■ Input for this task:
☆ ☆ ☆

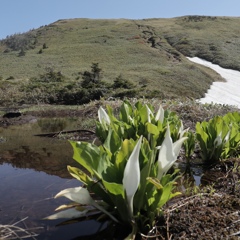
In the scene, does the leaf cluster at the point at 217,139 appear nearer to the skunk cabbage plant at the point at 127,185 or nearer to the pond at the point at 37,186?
the pond at the point at 37,186

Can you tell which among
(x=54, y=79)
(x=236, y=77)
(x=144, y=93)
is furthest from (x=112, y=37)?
(x=144, y=93)

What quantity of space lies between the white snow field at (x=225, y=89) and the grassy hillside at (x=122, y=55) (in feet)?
3.26

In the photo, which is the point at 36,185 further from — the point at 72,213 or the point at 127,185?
the point at 127,185

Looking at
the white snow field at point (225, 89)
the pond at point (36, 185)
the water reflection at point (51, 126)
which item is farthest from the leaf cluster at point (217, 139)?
the white snow field at point (225, 89)

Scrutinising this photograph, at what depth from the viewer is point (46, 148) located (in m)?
6.00

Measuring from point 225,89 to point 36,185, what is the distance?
111 feet

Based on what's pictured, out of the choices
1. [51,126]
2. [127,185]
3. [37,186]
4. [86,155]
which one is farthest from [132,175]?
[51,126]

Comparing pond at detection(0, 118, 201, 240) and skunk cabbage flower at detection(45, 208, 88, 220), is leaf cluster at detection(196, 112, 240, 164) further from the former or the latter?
skunk cabbage flower at detection(45, 208, 88, 220)

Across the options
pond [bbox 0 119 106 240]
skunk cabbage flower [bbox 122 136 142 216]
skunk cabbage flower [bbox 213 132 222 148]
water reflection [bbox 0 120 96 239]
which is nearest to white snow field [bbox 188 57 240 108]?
water reflection [bbox 0 120 96 239]

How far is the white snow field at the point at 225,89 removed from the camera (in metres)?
29.5

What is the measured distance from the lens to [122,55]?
163 feet

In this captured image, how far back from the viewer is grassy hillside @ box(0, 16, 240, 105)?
1002 inches

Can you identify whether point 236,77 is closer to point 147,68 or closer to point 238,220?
point 147,68

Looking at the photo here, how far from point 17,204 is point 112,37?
5990 cm
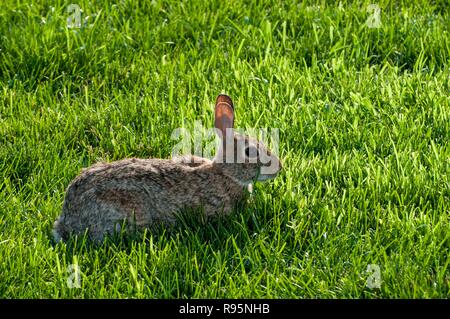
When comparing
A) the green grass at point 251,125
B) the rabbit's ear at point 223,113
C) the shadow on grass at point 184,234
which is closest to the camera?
the green grass at point 251,125

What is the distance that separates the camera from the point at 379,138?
676 centimetres

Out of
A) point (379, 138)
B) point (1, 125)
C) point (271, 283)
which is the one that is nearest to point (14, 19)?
point (1, 125)

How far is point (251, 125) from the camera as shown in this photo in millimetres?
6965

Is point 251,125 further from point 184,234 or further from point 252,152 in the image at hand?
point 184,234

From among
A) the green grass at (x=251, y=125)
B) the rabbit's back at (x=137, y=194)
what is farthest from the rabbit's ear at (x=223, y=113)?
the green grass at (x=251, y=125)

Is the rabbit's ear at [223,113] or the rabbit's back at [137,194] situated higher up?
the rabbit's ear at [223,113]

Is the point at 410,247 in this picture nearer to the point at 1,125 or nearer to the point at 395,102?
the point at 395,102

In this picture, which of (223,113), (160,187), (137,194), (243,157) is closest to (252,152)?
(243,157)

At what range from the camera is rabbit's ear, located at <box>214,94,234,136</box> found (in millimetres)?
6012

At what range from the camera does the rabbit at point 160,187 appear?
582cm

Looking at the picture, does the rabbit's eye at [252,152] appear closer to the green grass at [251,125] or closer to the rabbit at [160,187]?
the rabbit at [160,187]

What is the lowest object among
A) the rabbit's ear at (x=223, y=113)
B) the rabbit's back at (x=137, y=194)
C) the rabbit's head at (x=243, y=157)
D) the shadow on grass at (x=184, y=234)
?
the shadow on grass at (x=184, y=234)

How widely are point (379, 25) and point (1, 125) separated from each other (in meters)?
3.28

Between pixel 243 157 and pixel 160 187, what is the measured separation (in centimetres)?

☆ ☆ ☆

■ Exercise details: Can you pull out the records from the line that has "What is the lowest object among" through the end of the records, copying each line exactly?

■ Response below:
What is the lowest object among
A) the rabbit's ear at (x=223, y=113)
B) the rabbit's back at (x=137, y=194)
C) the rabbit's head at (x=243, y=157)
D) the shadow on grass at (x=184, y=234)
?
the shadow on grass at (x=184, y=234)

How widely are point (379, 25) and point (1, 125) separated from each other (in meters)?
3.28

Between pixel 243 157 and pixel 160 187, what is the measured separation (in centimetres)?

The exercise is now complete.